> _Data shown_

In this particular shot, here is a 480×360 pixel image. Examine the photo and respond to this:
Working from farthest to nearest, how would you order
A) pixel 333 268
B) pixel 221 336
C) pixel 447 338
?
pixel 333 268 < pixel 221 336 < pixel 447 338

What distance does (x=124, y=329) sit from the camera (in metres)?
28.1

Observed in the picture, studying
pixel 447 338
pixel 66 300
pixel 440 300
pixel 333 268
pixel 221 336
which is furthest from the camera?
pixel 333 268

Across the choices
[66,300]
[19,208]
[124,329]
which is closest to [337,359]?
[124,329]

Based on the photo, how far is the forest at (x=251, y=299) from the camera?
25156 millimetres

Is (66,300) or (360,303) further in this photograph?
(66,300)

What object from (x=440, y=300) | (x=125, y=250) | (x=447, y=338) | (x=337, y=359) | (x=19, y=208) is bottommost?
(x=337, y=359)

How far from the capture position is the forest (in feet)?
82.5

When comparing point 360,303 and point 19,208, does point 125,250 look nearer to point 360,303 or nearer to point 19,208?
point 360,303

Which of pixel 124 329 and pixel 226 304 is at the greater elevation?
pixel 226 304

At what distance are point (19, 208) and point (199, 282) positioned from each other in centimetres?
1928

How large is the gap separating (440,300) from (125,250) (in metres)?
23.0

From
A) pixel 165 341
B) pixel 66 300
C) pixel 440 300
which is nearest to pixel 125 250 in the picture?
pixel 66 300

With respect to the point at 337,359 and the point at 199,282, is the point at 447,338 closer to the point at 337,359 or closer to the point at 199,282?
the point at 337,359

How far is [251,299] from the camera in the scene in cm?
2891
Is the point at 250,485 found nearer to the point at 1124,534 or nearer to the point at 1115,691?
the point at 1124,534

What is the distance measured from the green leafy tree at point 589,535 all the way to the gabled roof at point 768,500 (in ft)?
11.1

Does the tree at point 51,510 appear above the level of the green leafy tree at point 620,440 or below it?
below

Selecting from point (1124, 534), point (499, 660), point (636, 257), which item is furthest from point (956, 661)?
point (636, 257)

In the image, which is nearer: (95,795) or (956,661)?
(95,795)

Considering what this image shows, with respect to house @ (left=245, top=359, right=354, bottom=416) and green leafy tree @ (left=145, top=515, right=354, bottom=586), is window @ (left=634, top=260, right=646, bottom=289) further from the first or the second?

> _The task_
Put the lines starting with the one containing "In the image, which" and going on through the end of the rows into a Markdown table with the columns No. and Line. Number each line in No., and leave out blank lines.

> _Result_
| No. | Line |
|---|---|
| 1 | In the image, which is nearer: (95,795) or (956,661)? |
| 2 | (95,795) |
| 3 | Considering what this image shows, with respect to house @ (left=245, top=359, right=354, bottom=416) and green leafy tree @ (left=145, top=515, right=354, bottom=586), is window @ (left=634, top=260, right=646, bottom=289) further from the first or the second? |